Just how far removed many people are from reality, I am sure that if I were to post this on a listserv for fl teachers, there would be those who would read this as an overheated exaggeration; nothing just like that could have ever been the state in this country. Maybe resistence in the South to a Black man and White woman in an intimate scene, but some random Black person just appearing on TV? And yet that is exactly what it was. Get copies of quiz shows, talk shows, dance shows, sports events……. anything with a sizeabale crowd and a random setting (obviously not a Black church or a commemoration of Marion Anderson singing on the capitol steps but a typical event in America). You will see next to none, no Blacks. In the South, baseball games and theaters had special sections for Blacks. And people at the time said that that would NEVER change. Yet a few years later, in the late 60s, early 70s, Blacks began appearing at all sorts of venues.
We have to wonder how this happened. Why did the U.S. develop a culture in which political change fell into that category of events where violence is unthinkable? Such things occur in other cultures. I was just listening to a couple of men who work in Afghanistan, outsiders, who say you can rely on the Pashtun sense of hospitality for your protection there; you just don’t cross that line in the society. Why not? Because you don’t. Why not work on assassinating a senator who is working against you in Congress? Because you don’t. Look at all the movies about such acts – pure fiction. It does not happen. The closest we came was Kennedy and it is still not clear what happened there. But routine assassinations as occur in other countries?
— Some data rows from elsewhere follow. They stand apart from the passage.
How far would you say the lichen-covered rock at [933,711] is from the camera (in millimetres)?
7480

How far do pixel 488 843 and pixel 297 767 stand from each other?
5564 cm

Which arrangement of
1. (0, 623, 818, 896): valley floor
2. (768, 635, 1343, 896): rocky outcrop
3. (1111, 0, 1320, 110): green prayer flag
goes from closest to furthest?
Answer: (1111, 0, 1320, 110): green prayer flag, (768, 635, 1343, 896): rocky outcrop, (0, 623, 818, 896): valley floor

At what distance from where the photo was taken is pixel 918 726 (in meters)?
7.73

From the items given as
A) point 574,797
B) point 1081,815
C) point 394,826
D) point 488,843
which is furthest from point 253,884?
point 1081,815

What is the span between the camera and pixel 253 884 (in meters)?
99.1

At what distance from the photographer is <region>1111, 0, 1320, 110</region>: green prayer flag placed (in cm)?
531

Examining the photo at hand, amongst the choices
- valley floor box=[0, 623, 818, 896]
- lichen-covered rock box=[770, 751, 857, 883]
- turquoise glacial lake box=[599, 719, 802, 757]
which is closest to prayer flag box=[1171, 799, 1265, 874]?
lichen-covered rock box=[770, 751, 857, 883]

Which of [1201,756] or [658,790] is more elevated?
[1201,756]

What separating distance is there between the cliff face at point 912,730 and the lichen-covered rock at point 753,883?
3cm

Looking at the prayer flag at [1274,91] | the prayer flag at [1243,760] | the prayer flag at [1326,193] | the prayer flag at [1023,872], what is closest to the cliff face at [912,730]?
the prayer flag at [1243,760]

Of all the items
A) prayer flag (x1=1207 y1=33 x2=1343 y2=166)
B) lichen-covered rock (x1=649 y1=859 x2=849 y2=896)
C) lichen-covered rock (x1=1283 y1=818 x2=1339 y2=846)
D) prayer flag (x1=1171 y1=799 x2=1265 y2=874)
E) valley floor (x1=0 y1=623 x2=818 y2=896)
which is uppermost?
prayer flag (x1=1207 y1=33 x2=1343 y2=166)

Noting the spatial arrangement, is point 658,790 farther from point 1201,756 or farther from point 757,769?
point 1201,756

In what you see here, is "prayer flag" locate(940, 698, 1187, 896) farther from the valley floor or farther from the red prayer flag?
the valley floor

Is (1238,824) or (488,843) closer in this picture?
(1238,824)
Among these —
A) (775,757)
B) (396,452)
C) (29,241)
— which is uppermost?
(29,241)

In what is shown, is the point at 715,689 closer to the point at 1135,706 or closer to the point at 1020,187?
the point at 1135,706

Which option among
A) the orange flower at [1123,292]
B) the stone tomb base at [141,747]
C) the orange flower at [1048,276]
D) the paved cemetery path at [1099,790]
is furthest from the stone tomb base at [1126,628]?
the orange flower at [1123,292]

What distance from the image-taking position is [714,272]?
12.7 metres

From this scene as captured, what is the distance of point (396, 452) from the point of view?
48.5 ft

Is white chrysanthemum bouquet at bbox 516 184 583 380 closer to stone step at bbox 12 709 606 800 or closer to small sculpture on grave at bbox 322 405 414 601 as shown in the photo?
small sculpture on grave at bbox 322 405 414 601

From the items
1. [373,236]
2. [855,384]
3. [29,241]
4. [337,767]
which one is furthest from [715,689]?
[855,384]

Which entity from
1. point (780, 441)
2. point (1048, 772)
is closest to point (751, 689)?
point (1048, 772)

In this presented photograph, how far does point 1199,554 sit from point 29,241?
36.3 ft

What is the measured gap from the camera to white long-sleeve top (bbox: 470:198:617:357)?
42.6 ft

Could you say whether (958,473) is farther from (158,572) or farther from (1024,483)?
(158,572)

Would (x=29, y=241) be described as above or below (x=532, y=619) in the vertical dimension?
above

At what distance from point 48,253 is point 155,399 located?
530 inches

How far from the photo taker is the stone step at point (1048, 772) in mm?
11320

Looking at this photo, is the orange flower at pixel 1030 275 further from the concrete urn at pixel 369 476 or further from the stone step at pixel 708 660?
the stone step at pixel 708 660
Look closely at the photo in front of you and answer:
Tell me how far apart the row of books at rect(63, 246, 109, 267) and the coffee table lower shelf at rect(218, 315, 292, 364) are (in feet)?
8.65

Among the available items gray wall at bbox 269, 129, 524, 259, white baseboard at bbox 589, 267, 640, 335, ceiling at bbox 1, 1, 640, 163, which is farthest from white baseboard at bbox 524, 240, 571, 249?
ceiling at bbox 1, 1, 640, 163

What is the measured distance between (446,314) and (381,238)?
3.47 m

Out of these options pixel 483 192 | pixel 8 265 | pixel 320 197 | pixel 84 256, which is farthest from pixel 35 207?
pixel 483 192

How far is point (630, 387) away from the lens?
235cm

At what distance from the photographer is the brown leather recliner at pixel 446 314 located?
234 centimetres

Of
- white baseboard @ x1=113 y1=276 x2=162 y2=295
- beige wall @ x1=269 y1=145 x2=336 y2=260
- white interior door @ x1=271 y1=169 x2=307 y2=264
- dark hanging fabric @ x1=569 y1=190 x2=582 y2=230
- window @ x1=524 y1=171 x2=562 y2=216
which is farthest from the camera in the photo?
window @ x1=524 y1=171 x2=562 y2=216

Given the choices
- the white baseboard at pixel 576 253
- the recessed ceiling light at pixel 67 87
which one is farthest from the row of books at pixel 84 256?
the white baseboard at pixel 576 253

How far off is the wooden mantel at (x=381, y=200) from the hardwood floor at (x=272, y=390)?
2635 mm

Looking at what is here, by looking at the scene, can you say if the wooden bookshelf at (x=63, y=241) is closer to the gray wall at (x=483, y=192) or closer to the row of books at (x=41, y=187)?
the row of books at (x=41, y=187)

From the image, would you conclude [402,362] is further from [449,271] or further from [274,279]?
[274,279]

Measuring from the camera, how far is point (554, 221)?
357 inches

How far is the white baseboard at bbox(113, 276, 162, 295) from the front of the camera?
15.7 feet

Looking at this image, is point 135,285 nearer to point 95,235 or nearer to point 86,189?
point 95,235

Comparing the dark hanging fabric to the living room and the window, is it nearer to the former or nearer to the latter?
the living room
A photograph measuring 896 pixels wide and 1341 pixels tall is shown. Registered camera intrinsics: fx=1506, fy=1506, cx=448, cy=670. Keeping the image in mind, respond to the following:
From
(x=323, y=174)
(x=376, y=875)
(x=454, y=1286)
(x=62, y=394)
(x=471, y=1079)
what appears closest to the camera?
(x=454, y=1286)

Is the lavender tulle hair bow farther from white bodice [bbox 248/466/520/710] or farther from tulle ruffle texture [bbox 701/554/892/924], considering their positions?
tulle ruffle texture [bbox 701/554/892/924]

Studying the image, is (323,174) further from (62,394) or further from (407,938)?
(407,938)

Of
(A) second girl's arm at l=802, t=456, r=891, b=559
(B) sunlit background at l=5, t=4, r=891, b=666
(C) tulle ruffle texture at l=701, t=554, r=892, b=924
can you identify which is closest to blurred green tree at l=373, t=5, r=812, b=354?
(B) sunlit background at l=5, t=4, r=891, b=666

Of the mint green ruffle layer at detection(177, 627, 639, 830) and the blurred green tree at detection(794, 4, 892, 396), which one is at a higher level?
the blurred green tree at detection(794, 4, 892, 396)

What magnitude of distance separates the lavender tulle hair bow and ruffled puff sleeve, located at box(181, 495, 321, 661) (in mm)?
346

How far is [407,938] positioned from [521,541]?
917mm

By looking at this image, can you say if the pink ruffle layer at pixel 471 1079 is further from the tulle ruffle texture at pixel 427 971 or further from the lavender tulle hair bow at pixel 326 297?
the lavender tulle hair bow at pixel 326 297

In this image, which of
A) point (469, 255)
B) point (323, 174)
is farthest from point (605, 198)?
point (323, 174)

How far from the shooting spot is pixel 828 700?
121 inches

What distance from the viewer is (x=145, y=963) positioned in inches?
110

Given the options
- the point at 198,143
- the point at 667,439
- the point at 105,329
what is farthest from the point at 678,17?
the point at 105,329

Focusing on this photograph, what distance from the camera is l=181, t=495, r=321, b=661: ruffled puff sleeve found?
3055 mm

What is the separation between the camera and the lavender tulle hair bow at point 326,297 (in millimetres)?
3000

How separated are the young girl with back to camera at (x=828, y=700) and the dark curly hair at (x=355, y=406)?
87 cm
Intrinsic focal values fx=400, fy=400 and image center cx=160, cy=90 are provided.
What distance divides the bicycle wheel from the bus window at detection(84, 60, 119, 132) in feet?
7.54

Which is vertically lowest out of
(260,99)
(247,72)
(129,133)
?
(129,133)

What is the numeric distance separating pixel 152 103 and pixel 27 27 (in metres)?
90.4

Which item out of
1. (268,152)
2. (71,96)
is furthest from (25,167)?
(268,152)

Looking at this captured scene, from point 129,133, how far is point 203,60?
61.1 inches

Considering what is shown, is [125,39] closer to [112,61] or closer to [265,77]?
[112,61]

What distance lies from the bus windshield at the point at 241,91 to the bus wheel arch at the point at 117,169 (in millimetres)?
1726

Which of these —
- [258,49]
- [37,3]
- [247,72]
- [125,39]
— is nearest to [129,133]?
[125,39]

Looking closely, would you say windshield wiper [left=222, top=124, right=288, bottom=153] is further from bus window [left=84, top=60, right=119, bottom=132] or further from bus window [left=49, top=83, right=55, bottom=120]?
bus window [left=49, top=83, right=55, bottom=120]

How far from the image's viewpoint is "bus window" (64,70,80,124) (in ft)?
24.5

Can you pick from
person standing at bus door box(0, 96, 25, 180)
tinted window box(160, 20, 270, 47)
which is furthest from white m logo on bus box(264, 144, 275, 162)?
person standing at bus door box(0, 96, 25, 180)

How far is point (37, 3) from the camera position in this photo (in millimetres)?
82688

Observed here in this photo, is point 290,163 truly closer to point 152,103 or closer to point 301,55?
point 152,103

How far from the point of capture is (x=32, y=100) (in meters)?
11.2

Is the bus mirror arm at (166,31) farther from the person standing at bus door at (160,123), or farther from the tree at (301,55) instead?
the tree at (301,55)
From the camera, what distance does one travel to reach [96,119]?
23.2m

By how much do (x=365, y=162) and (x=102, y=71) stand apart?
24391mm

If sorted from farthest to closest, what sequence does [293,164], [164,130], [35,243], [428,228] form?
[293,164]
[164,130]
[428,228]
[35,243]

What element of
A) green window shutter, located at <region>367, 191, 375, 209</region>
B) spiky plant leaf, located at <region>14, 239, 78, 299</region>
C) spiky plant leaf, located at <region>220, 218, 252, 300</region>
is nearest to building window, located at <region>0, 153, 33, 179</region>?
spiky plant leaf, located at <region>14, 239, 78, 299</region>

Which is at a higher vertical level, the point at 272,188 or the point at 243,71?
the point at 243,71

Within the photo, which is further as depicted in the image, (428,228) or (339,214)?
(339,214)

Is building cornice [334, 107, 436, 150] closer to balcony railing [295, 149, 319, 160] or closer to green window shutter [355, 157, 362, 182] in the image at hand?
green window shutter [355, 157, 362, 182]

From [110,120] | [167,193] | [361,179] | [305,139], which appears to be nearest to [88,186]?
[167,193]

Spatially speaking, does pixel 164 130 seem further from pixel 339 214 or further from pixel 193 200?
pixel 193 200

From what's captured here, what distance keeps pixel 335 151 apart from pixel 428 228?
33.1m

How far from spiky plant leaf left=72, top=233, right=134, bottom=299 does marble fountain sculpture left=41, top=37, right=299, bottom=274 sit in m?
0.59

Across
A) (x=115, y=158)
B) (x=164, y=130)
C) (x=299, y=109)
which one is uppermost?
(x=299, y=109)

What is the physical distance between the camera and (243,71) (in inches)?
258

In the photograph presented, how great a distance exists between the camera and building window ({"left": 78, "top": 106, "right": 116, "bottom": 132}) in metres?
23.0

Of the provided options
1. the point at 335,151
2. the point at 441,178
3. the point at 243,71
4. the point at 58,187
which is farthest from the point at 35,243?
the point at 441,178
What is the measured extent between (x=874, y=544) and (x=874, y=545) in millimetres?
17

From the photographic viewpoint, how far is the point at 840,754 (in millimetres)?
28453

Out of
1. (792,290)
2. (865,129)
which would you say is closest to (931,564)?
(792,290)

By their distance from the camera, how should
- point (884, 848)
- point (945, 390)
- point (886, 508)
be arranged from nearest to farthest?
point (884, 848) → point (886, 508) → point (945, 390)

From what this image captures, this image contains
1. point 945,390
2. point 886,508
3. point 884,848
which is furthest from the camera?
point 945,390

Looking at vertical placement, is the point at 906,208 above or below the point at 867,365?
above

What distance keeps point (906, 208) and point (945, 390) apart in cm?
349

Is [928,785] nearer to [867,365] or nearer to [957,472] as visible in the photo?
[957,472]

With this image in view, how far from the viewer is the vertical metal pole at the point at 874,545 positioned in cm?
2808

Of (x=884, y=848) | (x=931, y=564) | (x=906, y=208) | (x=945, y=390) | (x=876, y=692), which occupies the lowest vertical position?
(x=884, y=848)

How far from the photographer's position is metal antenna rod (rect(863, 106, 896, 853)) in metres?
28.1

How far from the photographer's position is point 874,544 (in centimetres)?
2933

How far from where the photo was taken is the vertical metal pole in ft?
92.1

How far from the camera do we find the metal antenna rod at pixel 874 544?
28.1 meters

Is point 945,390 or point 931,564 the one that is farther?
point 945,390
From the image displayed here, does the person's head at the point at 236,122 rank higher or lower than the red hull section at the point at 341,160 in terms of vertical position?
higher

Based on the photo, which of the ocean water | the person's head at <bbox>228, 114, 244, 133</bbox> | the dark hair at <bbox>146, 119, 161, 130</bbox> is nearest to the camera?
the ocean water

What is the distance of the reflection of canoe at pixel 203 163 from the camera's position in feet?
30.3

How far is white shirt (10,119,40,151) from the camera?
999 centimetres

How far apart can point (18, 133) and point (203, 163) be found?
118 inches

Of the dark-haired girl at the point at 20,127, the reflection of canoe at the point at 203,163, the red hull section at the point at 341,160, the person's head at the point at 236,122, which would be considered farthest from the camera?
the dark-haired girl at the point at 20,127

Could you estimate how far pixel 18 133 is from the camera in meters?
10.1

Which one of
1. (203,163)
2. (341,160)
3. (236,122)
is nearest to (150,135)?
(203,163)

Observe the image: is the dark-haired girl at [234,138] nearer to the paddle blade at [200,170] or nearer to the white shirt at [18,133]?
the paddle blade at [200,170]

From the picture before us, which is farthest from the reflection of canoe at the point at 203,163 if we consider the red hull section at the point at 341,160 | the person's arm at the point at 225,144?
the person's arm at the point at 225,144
No.
Considering the violent colonial past of this country and the high rate of personal violence in it compared to other industrialized countries, we have a remarkable feature to examine here, and we can do it in relative security. We may have to have a security guard in the parking lot at night but we don’t have to worry that the FBI is going to, at the behest of a political enemy, storm our office and beat us to a pulp to intimidate us.